Instructions for the task: Exercise in exact copying. Transcribe every entry that follows, word for word.

───

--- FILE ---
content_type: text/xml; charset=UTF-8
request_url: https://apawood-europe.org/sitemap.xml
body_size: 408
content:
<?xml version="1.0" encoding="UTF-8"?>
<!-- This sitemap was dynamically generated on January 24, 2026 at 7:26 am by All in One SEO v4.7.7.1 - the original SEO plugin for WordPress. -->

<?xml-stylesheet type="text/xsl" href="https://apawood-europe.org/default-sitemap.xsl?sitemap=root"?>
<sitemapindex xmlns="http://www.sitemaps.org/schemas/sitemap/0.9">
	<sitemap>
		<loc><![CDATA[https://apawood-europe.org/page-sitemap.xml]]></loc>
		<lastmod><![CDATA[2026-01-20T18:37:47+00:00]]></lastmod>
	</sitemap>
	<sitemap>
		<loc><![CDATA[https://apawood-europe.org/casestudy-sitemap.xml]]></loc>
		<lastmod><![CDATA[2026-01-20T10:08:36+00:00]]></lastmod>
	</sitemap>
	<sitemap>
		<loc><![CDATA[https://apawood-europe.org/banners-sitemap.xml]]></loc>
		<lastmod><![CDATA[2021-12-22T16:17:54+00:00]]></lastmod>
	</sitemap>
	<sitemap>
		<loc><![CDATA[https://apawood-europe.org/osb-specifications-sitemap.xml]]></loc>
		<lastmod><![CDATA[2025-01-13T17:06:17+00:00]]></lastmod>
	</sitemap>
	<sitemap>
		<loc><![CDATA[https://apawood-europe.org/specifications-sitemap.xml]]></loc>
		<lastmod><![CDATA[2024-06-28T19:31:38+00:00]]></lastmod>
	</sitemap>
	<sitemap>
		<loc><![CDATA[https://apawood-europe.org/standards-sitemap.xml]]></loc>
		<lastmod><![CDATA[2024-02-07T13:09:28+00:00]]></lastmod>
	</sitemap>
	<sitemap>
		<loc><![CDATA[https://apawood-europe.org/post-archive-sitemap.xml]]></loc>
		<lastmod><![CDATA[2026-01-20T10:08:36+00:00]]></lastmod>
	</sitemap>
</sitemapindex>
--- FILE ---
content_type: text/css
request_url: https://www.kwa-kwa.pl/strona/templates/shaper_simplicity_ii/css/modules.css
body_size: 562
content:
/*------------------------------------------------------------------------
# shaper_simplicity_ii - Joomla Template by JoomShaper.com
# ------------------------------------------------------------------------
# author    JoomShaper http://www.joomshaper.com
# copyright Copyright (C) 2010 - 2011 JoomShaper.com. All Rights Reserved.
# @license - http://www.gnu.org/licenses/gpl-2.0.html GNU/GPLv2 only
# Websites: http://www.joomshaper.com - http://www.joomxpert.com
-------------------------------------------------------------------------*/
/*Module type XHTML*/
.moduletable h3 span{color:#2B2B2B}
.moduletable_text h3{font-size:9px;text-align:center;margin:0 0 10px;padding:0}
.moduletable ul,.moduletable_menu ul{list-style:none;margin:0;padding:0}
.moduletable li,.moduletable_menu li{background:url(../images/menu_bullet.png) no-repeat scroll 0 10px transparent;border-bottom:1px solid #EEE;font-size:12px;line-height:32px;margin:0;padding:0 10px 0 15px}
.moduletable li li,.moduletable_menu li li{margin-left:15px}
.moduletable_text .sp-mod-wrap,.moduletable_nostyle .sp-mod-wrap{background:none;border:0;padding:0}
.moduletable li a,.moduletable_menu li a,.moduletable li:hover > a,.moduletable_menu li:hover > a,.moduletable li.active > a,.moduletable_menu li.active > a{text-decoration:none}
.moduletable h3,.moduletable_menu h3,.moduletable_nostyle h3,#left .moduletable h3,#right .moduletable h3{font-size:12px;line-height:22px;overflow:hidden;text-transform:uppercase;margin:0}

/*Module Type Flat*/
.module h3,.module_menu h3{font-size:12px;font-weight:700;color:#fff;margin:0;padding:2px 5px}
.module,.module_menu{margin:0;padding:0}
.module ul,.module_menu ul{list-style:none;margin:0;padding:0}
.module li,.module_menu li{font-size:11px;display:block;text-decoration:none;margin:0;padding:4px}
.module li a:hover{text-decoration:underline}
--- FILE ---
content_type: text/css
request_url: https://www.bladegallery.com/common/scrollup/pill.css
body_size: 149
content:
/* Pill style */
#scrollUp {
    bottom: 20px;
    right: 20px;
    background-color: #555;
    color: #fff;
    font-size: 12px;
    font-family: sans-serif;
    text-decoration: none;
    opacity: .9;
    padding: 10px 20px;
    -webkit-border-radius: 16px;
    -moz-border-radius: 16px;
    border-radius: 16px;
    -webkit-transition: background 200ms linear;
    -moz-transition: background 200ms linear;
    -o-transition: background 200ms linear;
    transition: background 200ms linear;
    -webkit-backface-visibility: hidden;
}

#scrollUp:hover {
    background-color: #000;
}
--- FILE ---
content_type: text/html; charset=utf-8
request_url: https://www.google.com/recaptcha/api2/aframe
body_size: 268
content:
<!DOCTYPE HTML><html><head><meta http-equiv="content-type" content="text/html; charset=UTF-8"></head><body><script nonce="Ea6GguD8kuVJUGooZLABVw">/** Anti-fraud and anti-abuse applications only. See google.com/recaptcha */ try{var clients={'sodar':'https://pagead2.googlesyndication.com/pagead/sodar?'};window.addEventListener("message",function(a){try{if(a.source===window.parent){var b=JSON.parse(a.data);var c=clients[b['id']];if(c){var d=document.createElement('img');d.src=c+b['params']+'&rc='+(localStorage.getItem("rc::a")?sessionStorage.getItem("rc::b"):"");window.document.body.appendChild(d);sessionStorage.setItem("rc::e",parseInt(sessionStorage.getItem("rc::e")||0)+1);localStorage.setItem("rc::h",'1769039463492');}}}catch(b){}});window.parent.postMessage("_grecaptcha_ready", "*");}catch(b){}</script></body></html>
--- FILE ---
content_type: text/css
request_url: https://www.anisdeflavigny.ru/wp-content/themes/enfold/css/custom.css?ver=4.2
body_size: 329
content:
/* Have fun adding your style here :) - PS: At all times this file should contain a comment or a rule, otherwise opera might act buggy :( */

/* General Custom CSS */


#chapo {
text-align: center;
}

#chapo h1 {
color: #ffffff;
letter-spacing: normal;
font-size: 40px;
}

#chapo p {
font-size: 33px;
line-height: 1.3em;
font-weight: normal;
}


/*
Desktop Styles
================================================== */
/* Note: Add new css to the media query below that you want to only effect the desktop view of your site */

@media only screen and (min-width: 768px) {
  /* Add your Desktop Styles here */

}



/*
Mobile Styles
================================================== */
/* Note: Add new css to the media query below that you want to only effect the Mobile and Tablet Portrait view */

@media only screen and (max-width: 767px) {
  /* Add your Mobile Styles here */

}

───

Exercise solution:
--- FILE ---
content_type: text/xml; charset=UTF-8
request_url: https://apawood-europe.org/sitemap.xml
body_size: 408
content:
<?xml version="1.0" encoding="UTF-8"?>
<!-- This sitemap was dynamically generated on January 24, 2026 at 7:26 am by All in One SEO v4.7.7.1 - the original SEO plugin for WordPress. -->

<?xml-stylesheet type="text/xsl" href="https://apawood-europe.org/default-sitemap.xsl?sitemap=root"?>
<sitemapindex xmlns="http://www.sitemaps.org/schemas/sitemap/0.9">
	<sitemap>
		<loc><![CDATA[https://apawood-europe.org/page-sitemap.xml]]></loc>
		<lastmod><![CDATA[2026-01-20T18:37:47+00:00]]></lastmod>
	</sitemap>
	<sitemap>
		<loc><![CDATA[https://apawood-europe.org/casestudy-sitemap.xml]]></loc>
		<lastmod><![CDATA[2026-01-20T10:08:36+00:00]]></lastmod>
	</sitemap>
	<sitemap>
		<loc><![CDATA[https://apawood-europe.org/banners-sitemap.xml]]></loc>
		<lastmod><![CDATA[2021-12-22T16:17:54+00:00]]></lastmod>
	</sitemap>
	<sitemap>
		<loc><![CDATA[https://apawood-europe.org/osb-specifications-sitemap.xml]]></loc>
		<lastmod><![CDATA[2025-01-13T17:06:17+00:00]]></lastmod>
	</sitemap>
	<sitemap>
		<loc><![CDATA[https://apawood-europe.org/specifications-sitemap.xml]]></loc>
		<lastmod><![CDATA[2024-06-28T19:31:38+00:00]]></lastmod>
	</sitemap>
	<sitemap>
		<loc><![CDATA[https://apawood-europe.org/standards-sitemap.xml]]></loc>
		<lastmod><![CDATA[2024-02-07T13:09:28+00:00]]></lastmod>
	</sitemap>
	<sitemap>
		<loc><![CDATA[https://apawood-europe.org/post-archive-sitemap.xml]]></loc>
		<lastmod><![CDATA[2026-01-20T10:08:36+00:00]]></lastmod>
	</sitemap>
</sitemapindex>
--- FILE ---
content_type: text/css
request_url: https://www.kwa-kwa.pl/strona/templates/shaper_simplicity_ii/css/modules.css
body_size: 562
content:
/*------------------------------------------------------------------------
# shaper_simplicity_ii - Joomla Template by JoomShaper.com
# ------------------------------------------------------------------------
# author    JoomShaper http://www.joomshaper.com
# copyright Copyright (C) 2010 - 2011 JoomShaper.com. All Rights Reserved.
# @license - http://www.gnu.org/licenses/gpl-2.0.html GNU/GPLv2 only
# Websites: http://www.joomshaper.com - http://www.joomxpert.com
-------------------------------------------------------------------------*/
/*Module type XHTML*/
.moduletable h3 span{color:#2B2B2B}
.moduletable_text h3{font-size:9px;text-align:center;margin:0 0 10px;padding:0}
.moduletable ul,.moduletable_menu ul{list-style:none;margin:0;padding:0}
.moduletable li,.moduletable_menu li{background:url(../images/menu_bullet.png) no-repeat scroll 0 10px transparent;border-bottom:1px solid #EEE;font-size:12px;line-height:32px;margin:0;padding:0 10px 0 15px}
.moduletable li li,.moduletable_menu li li{margin-left:15px}
.moduletable_text .sp-mod-wrap,.moduletable_nostyle .sp-mod-wrap{background:none;border:0;padding:0}
.moduletable li a,.moduletable_menu li a,.moduletable li:hover > a,.moduletable_menu li:hover > a,.moduletable li.active > a,.moduletable_menu li.active > a{text-decoration:none}
.moduletable h3,.moduletable_menu h3,.moduletable_nostyle h3,#left .moduletable h3,#right .moduletable h3{font-size:12px;line-height:22px;overflow:hidden;text-transform:uppercase;margin:0}

/*Module Type Flat*/
.module h3,.module_menu h3{font-size:12px;font-weight:700;color:#fff;margin:0;padding:2px 5px}
.module,.module_menu{margin:0;padding:0}
.module ul,.module_menu ul{list-style:none;margin:0;padding:0}
.module li,.module_menu li{font-size:11px;display:block;text-decoration:none;margin:0;padding:4px}
.module li a:hover{text-decoration:underline}
--- FILE ---
content_type: text/css
request_url: https://www.bladegallery.com/common/scrollup/pill.css
body_size: 149
content:
/* Pill style */
#scrollUp {
    bottom: 20px;
    right: 20px;
    background-color: #555;
    color: #fff;
    font-size: 12px;
    font-family: sans-serif;
    text-decoration: none;
    opacity: .9;
    padding: 10px 20px;
    -webkit-border-radius: 16px;
    -moz-border-radius: 16px;
    border-radius: 16px;
    -webkit-transition: background 200ms linear;
    -moz-transition: background 200ms linear;
    -o-transition: background 200ms linear;
    transition: background 200ms linear;
    -webkit-backface-visibility: hidden;
}

#scrollUp:hover {
    background-color: #000;
}
--- FILE ---
content_type: text/html; charset=utf-8
request_url: https://www.google.com/recaptcha/api2/aframe
body_size: 268
content:
<!DOCTYPE HTML><html><head><meta http-equiv="content-type" content="text/html; charset=UTF-8"></head><body><script nonce="Ea6GguD8kuVJUGooZLABVw">/** Anti-fraud and anti-abuse applications only. See google.com/recaptcha */ try{var clients={'sodar':'https://pagead2.googlesyndication.com/pagead/sodar?'};window.addEventListener("message",function(a){try{if(a.source===window.parent){var b=JSON.parse(a.data);var c=clients[b['id']];if(c){var d=document.createElement('img');d.src=c+b['params']+'&rc='+(localStorage.getItem("rc::a")?sessionStorage.getItem("rc::b"):"");window.document.body.appendChild(d);sessionStorage.setItem("rc::e",parseInt(sessionStorage.getItem("rc::e")||0)+1);localStorage.setItem("rc::h",'1769039463492');}}}catch(b){}});window.parent.postMessage("_grecaptcha_ready", "*");}catch(b){}</script></body></html>
--- FILE ---
content_type: text/css
request_url: https://www.anisdeflavigny.ru/wp-content/themes/enfold/css/custom.css?ver=4.2
body_size: 329
content:
/* Have fun adding your style here :) - PS: At all times this file should contain a comment or a rule, otherwise opera might act buggy :( */

/* General Custom CSS */


#chapo {
text-align: center;
}

#chapo h1 {
color: #ffffff;
letter-spacing: normal;
font-size: 40px;
}

#chapo p {
font-size: 33px;
line-height: 1.3em;
font-weight: normal;
}


/*
Desktop Styles
================================================== */
/* Note: Add new css to the media query below that you want to only effect the desktop view of your site */

@media only screen and (min-width: 768px) {
  /* Add your Desktop Styles here */

}



/*
Mobile Styles
================================================== */
/* Note: Add new css to the media query below that you want to only effect the Mobile and Tablet Portrait view */

@media only screen and (max-width: 767px) {
  /* Add your Mobile Styles here */

}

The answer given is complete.